* Exercise description
Transcribe the portion of the list-responses text that begins at the words "Response to #35" and ends after the words "in their mouth!".

* Text segment
Response to #35 - I firmly believe that croutons are evil pieces of dried bread.
HIM: I LOVE croutons!
ME: Yes, I know.

Response to #37 - I love misty, foggy, cold days. And frogs. But not those weird 1970’s figurines. Only the real live ones.

HIM: You like those weird 1970's figurines?
ME: No. I do NOT like those weird 1970's figurines. I like the REAL LIVE frogs.
HIM: What weird 1970's figurines are you referring to?
ME: I guess those weird (we used the word "weird" alot in this conversation.) pottery ones with the weird glazes.
HIM: Blank.
ME: Like the ones with the big eyes. Like the ones that hold brillo pads in their mouth!
HIM: Oh yeah.
ME: But those are cool. I would totally have one of those.

Response to #41 - My husband and I met when I was a cocktail waitress wearing an outfit similar to a Playboy Bunny’s of the 60’s. He fell in love with me for my mind. Now he just wishes I would shut up.
HIM: Laugh. (No denying it. Just laughing.)

Response to #45 - I put on at least ten different outfits before I get dressed up to go out and then leave them on the floor until the next day.
HIM: This is SO true.
ME: WhatEVer.

Response to #48 - I do not enjoy cooking. At all. Not even toast. If I can’t rip open a bag or box to nourish myself then forget it. Torture would be to watch the Cooking Channel.
HIM: REALLY?! The cooking channel would be torture for you?! (And he's seriously asking me this.)
ME: Um. Yeah. (Thinking where the hell has he been for the last 12 years?)

Response to #55 - I love, love, love red wine. Good thing I have a teetotaller husband. Not.
HIM: Teetotaller husband! Hmph.
ME: (He is! You can totally tell by the "Hmph".)

Response to #56 - Torture is to have to stand in line- Unless there are sparkly pretties dangling in front of me. Which weirdly enough, there never is.
HIM: There are pretty sparkly things at True Value Hardware when you stand in line.
ME: What? No there isn't.
HIM: Yes. The windchimes.
ME: Those don't count! I'm talking about BEjeweled things! (Not to be confused with BeDazzled.) Sparkly! *Rolling of eyes* Men! Windchimes. Ha!

Response to #59 - I have the most hideous driver’s license photo in all the world.
HIM: No you don't.
ME: Yes I do.
HIM: No you don't.
ME: I do.

Response to #68 - I’m a fishwife as well.
HIM: Nobody knows what a fishwife is but you.
ME: Here.

Response to #69 - I believe that it should be a mandated and enforced law that one should not be allowed to comment or narrate during a movie while at the theatres.

HIM: You were really chatty the other night over at so and so's.
ME: That's because she's really chatty during movies, so I didn't even try. (And that doesn't even count. It was at somebody's house. NOT the movie theater. Duh.)

* Data excerpt
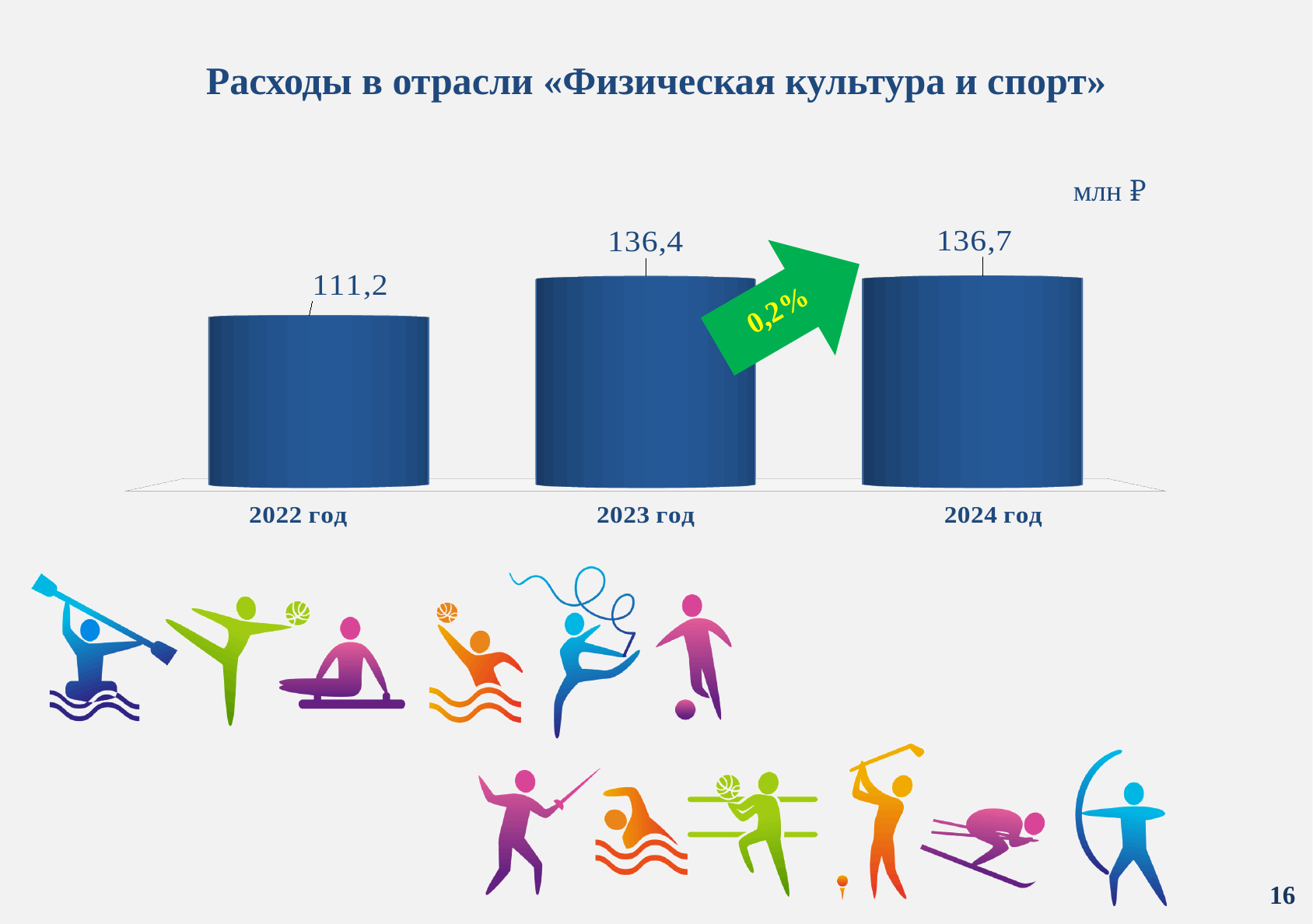
What is the value for 2024 год? 136,7 Which year has the lowest value? 2022 год What is the value for 2023 год? 136,4 What is the difference between the values for 2024 год and 2023 год? 0,3 How many years are shown in the chart? 3 What percentage change is shown on the green arrow between 2023 год and 2024 год? 0,2% What kind of chart is shown on the slide? bar chart Which is larger, the value for 2022 год or the value for 2023 год? 2023 год What is the difference between the values for 2023 год and 2022 год? 25,2 Do the values rise or fall from 2022 год to 2024 год? rise What is the value for 2022 год? 111,2 Which year has the highest value? 2024 год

* Your solution
Response to #35 - I firmly believe that croutons are evil pieces of dried bread.
HIM: I LOVE croutons!
ME: Yes, I know.

Response to #37 - I love misty, foggy, cold days. And frogs. But not those weird 1970’s figurines. Only the real live ones.

HIM: You like those weird 1970's figurines?
ME: No. I do NOT like those weird 1970's figurines. I like the REAL LIVE frogs.
HIM: What weird 1970's figurines are you referring to?
ME: I guess those weird (we used the word "weird" alot in this conversation.) pottery ones with the weird glazes.
HIM: Blank.
ME: Like the ones with the big eyes. Like the ones that hold brillo pads in their mouth!